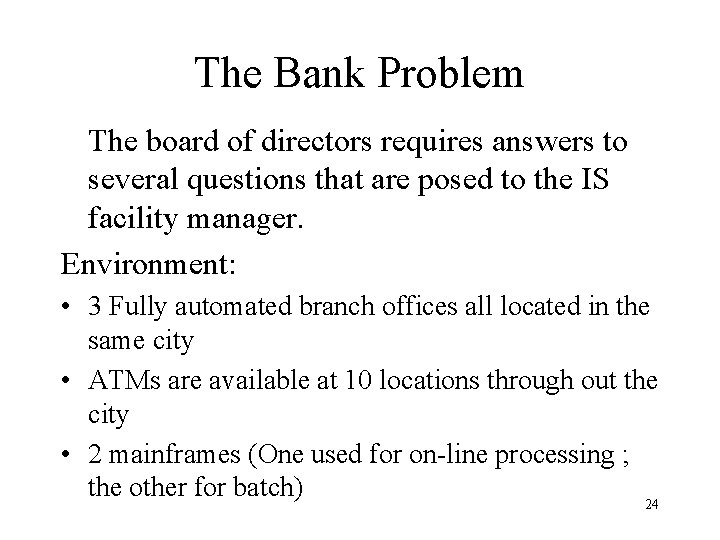 The Bank Problem

The board of directors requires answers to several questions that are posed to the IS facility manager.

Environment:

• 3 Fully automated branch offices all located in the same city

• ATMs are available at 10 locations through out the city

• 2 mainframes (One used for on-line processing ; the other for batch)

24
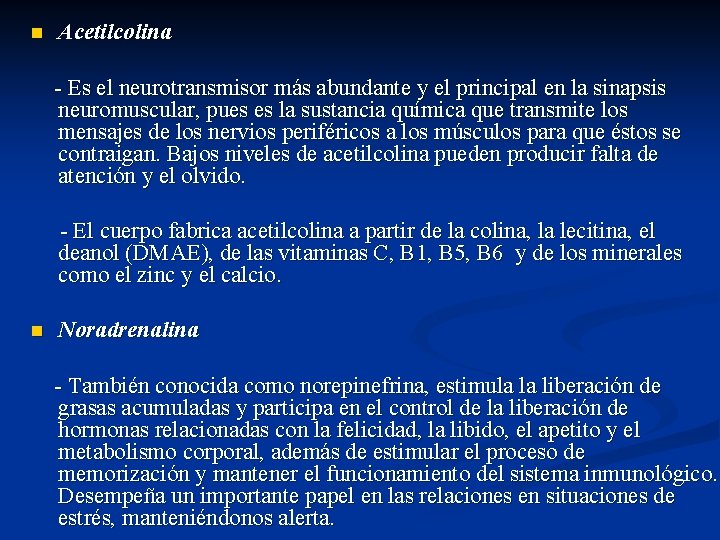 Acetilcolina

- Es el neurotransmisor más abundante y el principal en la sinapsis neuromuscular, pues es la sustancia química que transmite los mensajes de los nervios periféricos a los músculos para que éstos se contraigan. Bajos niveles de acetilcolina pueden producir falta de atención y el olvido.

- El cuerpo fabrica acetilcolina a partir de la colina, la lecitina, el deanol (DMAE), de las vitaminas C, B1, B5, B6 y de los minerales como el zinc y el calcio.

Noradrenalina

- También conocida como norepinefrina, estimula la liberación de grasas acumuladas y participa en el control de la liberación de hormonas relacionadas con la felicidad, la libido, el apetito y el metabolismo corporal, además de estimular el proceso de memorización y mantener el funcionamiento del sistema inmunológico. Desempeña un importante papel en las relaciones en situaciones de estrés, manteniéndonos alerta.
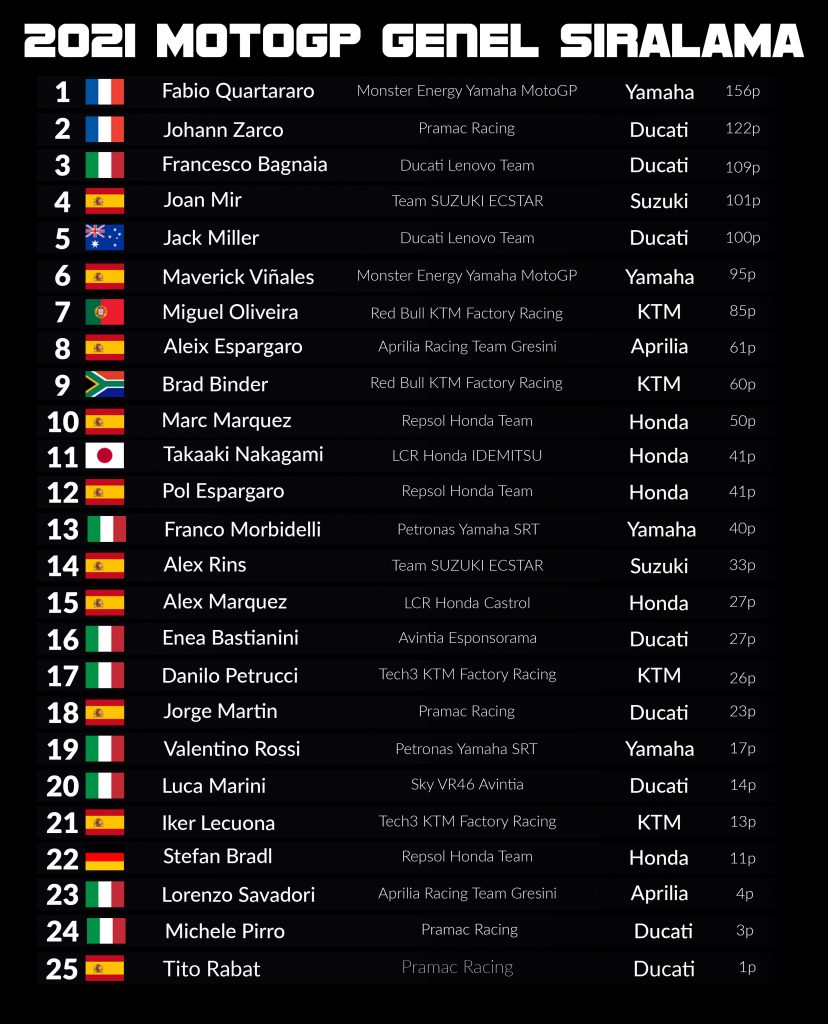 2021 MOTOGP GENEL SIRALAMA

| | | | | |
|---|---|---|---|---|
| 1 | Fabio Quartararo | Monster Energy Yamaha MotoGP | Yamaha | 156p |
| 2 | Johann Zarco | Pramac Racing | Ducati | 122p |
| 3 | Francesco Bagnaia | Ducati Lenovo Team | Ducati | 109p |
| 4 | Joan Mir | Team SUZUKI ECSTAR | Suzuki | 101p |
| 5 | Jack Miller | Ducati Lenovo Team | Ducati | 100p |
| 6 | Maverick Viñales | Monster Energy Yamaha MotoGP | Yamaha | 95p |
| 7 | Miguel Oliveira | Red Bull KTM Factory Racing | KTM | 85p |
| 8 | Aleix Espargaro | Aprilia Racing Team Gresini | Aprilia | 61p |
| 9 | Brad Binder | Red Bull KTM Factory Racing | KTM | 60p |
| 10 | Marc Marquez | Repsol Honda Team | Honda | 50p |
| 11 | Takaaki Nakagami | LCR Honda IDEMITSU | Honda | 41p |
| 12 | Pol Espargaro | Repsol Honda Team | Honda | 41p |
| 13 | Franco Morbidelli | Petronas Yamaha SRT | Yamaha | 40p |
| 14 | Alex Rins | Team SUZUKI ECSTAR | Suzuki | 33p |
| 15 | Alex Marquez | LCR Honda Castrol | Honda | 27p |
| 16 | Enea Bastianini | Avintia Esponsorama | Ducati | 27p |
| 17 | Danilo Petrucci | Tech3 KTM Factory Racing | KTM | 26p |
| 18 | Jorge Martin | Pramac Racing | Ducati | 23p |
| 19 | Valentino Rossi | Petronas Yamaha SRT | Yamaha | 17p |
| 20 | Luca Marini | Sky VR46 Avintia | Ducati | 14p |
| 21 | Iker Lecuona | Tech3 KTM Factory Racing | KTM | 13p |
| 22 | Stefan Bradl | Repsol Honda Team | Honda | 11p |
| 23 | Lorenzo Savadori | Aprilia Racing Team Gresini | Aprilia | 4p |
| 24 | Michele Pirro | Pramac Racing | Ducati | 3p |
| 25 | Tito Rabat | Pramac Racing | Ducati | 1p |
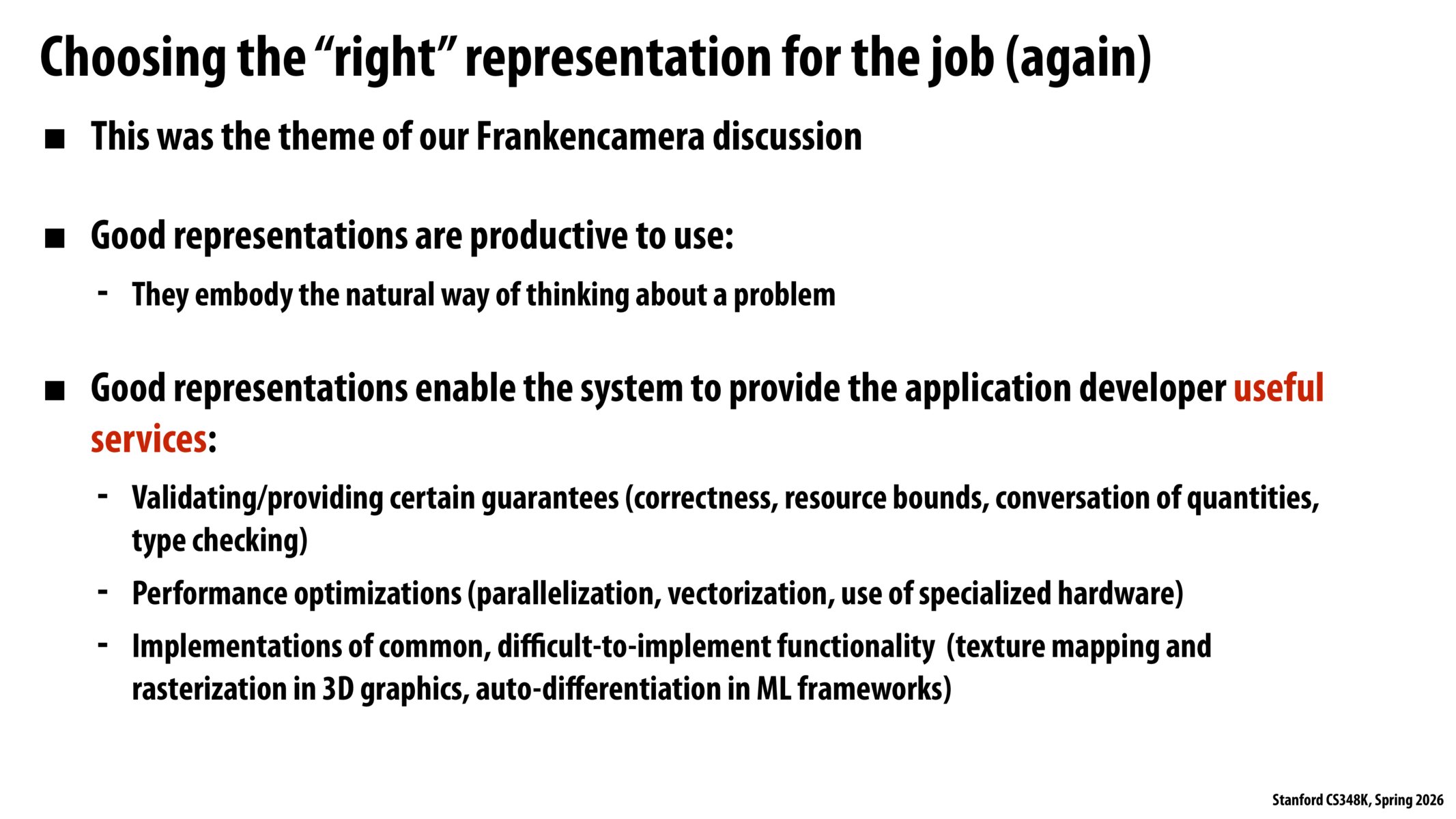 Choosing the “right” representation for the job (again)

■ This was the theme of our Frankencamera discussion

■ Good representations are productive to use:

- They embody the natural way of thinking about a problem

■ Good representations enable the system to provide the application developer useful services:

- Validating/providing certain guarantees (correctness, resource bounds, conversation of quantities, type checking)

- Performance optimizations (parallelization, vectorization, use of specialized hardware)

- Implementations of common, difficult-to-implement functionality (texture mapping and rasterization in 3D graphics, auto-differentiation in ML frameworks)

Stanford CS348K, Spring 2026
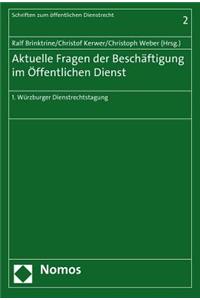 Schriften zum öffentlichen Dienstrecht

2

Ralf Brinktrine/Christof Kerwer/Christoph Weber (Hrsg.)

Aktuelle Fragen der Beschäftigung im Öffentlichen Dienst

1. Würzburger Dienstrechtstagung

Nomos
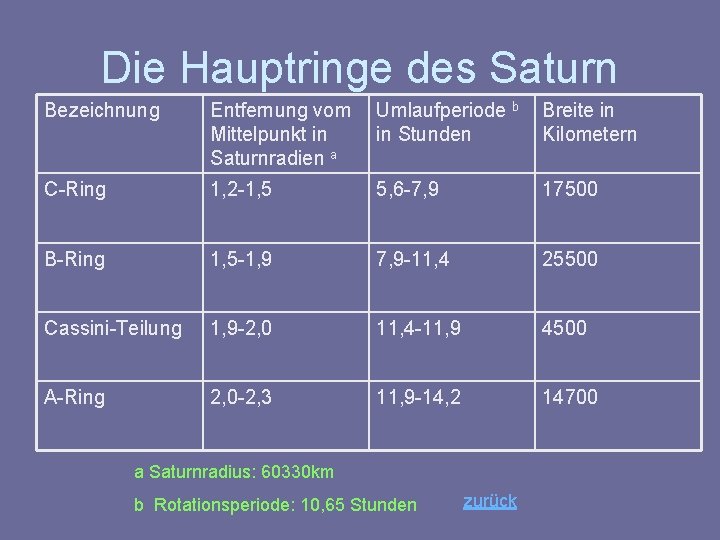 Die Hauptringe des Saturn

| Bezeichnung | Entfernung vom Mittelpunkt in Saturnradien $^{a}$ | Umlaufperiode $^{b}$ in Stunden | Breite in Kilometern |
|---|---|---|---|
| C-Ring | 1,2-1,5 | 5,6-7,9 | 17500 |
| B-Ring | 1,5-1,9 | 7,9-11,4 | 25500 |
| Cassini-Teilung | 1,9-2,0 | 11,4-11,9 | 4500 |
| A-Ring | 2,0-2,3 | 11,9-14,2 | 14700 |

a Saturnradius: 60330km

b Rotationsperiode: 10,65 Stunden

zurück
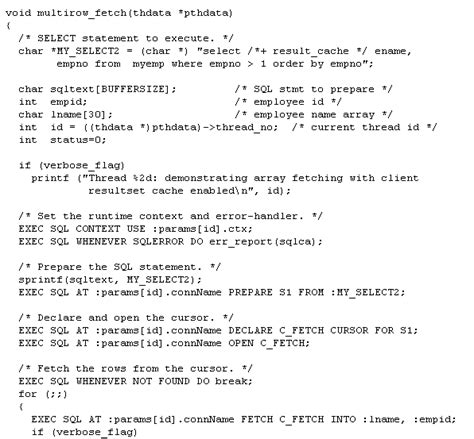 void multirow_fetch(thdata *pthdata)
{
  /* SELECT statement to execute. */
  char *MY_SELECT2 = (char *) "select /*+ result_cache */ ename,
        empno from  myemp where empno > 1 order by empno";

  char sqltext[BUFFERSIZE];          /* SQL stmt to prepare */
  int  empid;                        /* employee id */
  char lname[30];                    /* employee name array */
  int  id = ((thdata *)pthdata)->thread_no;  /* current thread id */
  int  status=0;

  if (verbose_flag)
    printf ("Thread %2d: demonstrating array fetching with client
             resultset cache enabled\n", id);

  /* Set the runtime context and error-handler. */
  EXEC SQL CONTEXT USE :params[id].ctx;
  EXEC SQL WHENEVER SQLERROR DO err_report(sqlca);

  /* Prepare the SQL statement. */
  sprintf(sqltext, MY_SELECT2);
  EXEC SQL AT :params[id].connName PREPARE S1 FROM :MY_SELECT2;

  /* Declare and open the cursor. */
  EXEC SQL AT :params[id].connName DECLARE C_FETCH CURSOR FOR S1;
  EXEC SQL AT :params[id].connName OPEN C_FETCH;

  /* Fetch the rows from the cursor. */
  EXEC SQL WHENEVER NOT FOUND DO break;
  for (;;)
  {
    EXEC SQL AT :params[id].connName FETCH C_FETCH INTO :lname, :empid;
    if (verbose_flag)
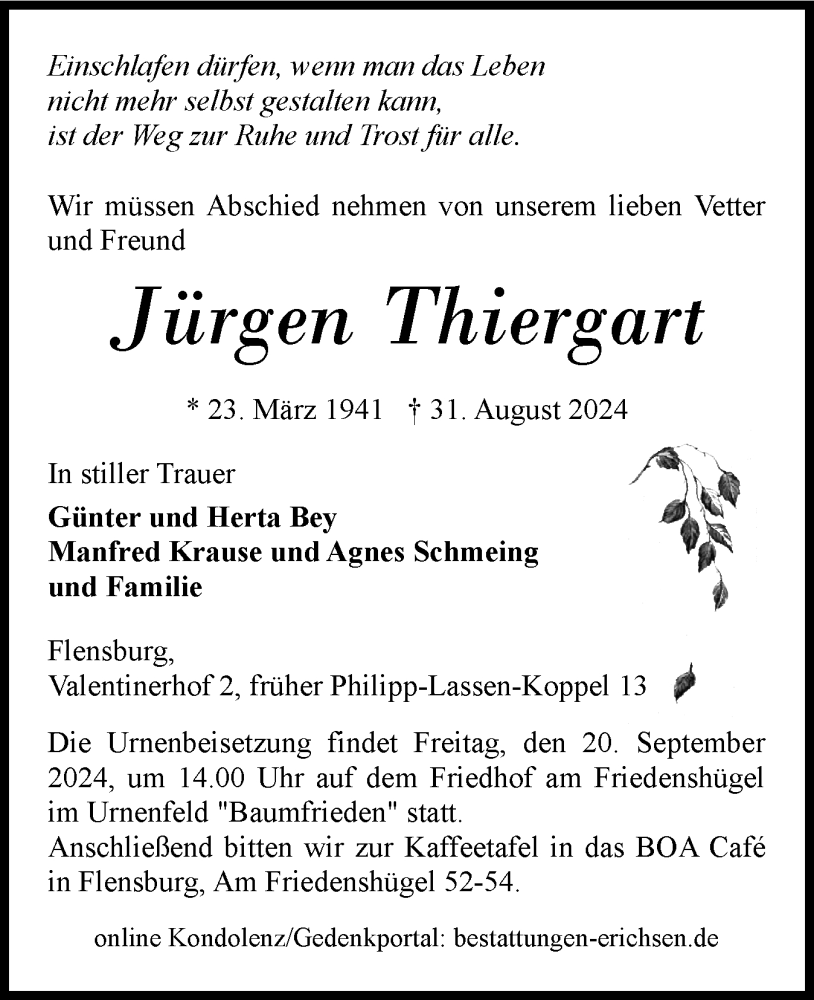 Einschlafen dürfen, wenn man das Leben
nicht mehr selbst gestalten kann,
ist der Weg zur Ruhe und Trost für alle.

Wir müssen Abschied nehmen von unserem lieben Vetter und Freund

Jürgen Thiergart

* 23. März 1941 † 31. August 2024

In stiller Trauer

Günter und Herta Bey
Manfred Krause und Agnes Schmeing
und Familie

Flensburg,
Valentinerhof 2, früher Philipp-Lassen-Koppel 13

Die Urnenbeisetzung findet Freitag, den 20. September 2024, um 14.00 Uhr auf dem Friedhof am Friedenshügel im Urnenfeld "Baumfrieden" statt.
Anschließend bitten wir zur Kaffeetafel in das BOA Café in Flensburg, Am Friedenshügel 52-54.

online Kondolenz/Gedenkportal: bestattungen-erichsen.de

- - - -

Exercise brief:
Return each line of the records above in which the word "Espargaro" occurs.

Solution to this problem:
| 8 | Aleix Espargaro | Aprilia Racing Team Gresini | Aprilia | 61p |
| 12 | Pol Espargaro | Repsol Honda Team | Honda | 41p |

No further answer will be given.